In de tweede helft van de 20ste eeuw ondergaat de kunst in beide Limburgen dezelfde invloeden; van een uitwisseling van kunst of dialoog tussen beide provincies is echter geen sprake. Wel worden in de jaren 1980-1990 in Aken, Maastricht, Hasselt en Keulen euregionale kunstexposities georganiseerd. De grootste inspiratiebron voor de deelnemende kunstenaars was het Van Abbemuseum in Eindhoven. Later koos ook het Bonnefantenmuseum in Maastricht voor een progressief kunstbeleid, waardoor de Nederlandse invloed op de Belgisch-Limburgse kunstenaars nog groter werd.
Het grootste verschil tussen kunstcollecties aan weerszijden van de grens is het aankoopbeleid. Nederlands-Limburg koos bewust voor een progressieve aanpak, de werkwijze van Belgisch-Limburg was meer behoudzuchtig. Het Provinciaal Centrum voor Beeldende kunsten, het latere Z33 – Huis voor Actuele Kunst, heeft tot in de jaren 1990 wel gezorgd voor een progressievere aanpak met linken naar nationale en internationale kunstenaars.
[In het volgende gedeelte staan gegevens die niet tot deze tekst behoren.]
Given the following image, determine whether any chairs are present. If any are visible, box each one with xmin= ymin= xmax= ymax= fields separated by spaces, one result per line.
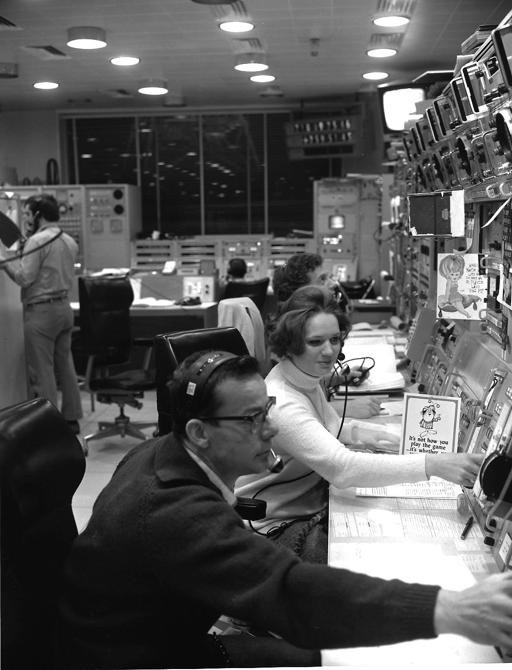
xmin=82 ymin=306 xmax=157 ymax=442
xmin=224 ymin=277 xmax=270 ymax=308
xmin=157 ymin=327 xmax=250 ymax=432
xmin=217 ymin=298 xmax=272 ymax=377
xmin=70 ymin=276 xmax=156 ymax=412
xmin=0 ymin=396 xmax=86 ymax=670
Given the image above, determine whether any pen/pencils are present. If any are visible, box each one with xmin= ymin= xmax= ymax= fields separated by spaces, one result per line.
xmin=459 ymin=515 xmax=475 ymax=544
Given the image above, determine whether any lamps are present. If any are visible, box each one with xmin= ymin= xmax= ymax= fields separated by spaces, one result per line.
xmin=377 ymin=69 xmax=455 ymax=134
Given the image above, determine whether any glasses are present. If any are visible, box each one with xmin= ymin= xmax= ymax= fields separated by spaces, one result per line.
xmin=202 ymin=396 xmax=277 ymax=426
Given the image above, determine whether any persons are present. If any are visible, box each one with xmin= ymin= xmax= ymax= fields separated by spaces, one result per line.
xmin=437 ymin=259 xmax=470 ymax=318
xmin=50 ymin=353 xmax=512 ymax=670
xmin=1 ymin=194 xmax=83 ymax=436
xmin=234 ymin=286 xmax=484 ymax=568
xmin=221 ymin=258 xmax=247 ymax=299
xmin=270 ymin=253 xmax=338 ymax=302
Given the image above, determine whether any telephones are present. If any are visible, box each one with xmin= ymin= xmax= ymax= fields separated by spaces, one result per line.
xmin=174 ymin=297 xmax=201 ymax=305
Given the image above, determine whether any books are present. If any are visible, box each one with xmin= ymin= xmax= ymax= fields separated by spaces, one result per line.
xmin=135 ymin=296 xmax=174 ymax=309
xmin=332 ymin=341 xmax=407 ymax=397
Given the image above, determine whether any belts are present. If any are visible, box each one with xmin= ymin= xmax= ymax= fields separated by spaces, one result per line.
xmin=31 ymin=294 xmax=68 ymax=305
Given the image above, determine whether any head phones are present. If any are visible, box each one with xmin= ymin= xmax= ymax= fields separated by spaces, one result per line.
xmin=176 ymin=350 xmax=284 ymax=475
xmin=28 ymin=193 xmax=47 ymax=226
xmin=280 ymin=284 xmax=351 ymax=377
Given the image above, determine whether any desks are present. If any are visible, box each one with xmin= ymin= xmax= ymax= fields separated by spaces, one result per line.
xmin=70 ymin=302 xmax=217 ymax=326
xmin=322 ymin=324 xmax=512 ymax=666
Pierre Cordier, Chimigramme, 1976

Koen Vanmechelen, New Generation, 2004

Jan Carlier, Man, 1988

Roger Raveel, Een heel klein karretje om de hemel te vervoeren, 1977

Vincent Van Den Meersch, Compositie in blauw, 1972

Dieter Roth, Zonder titel, 1973

Malou Swinnen, Naakt (uit De Pose), 2002.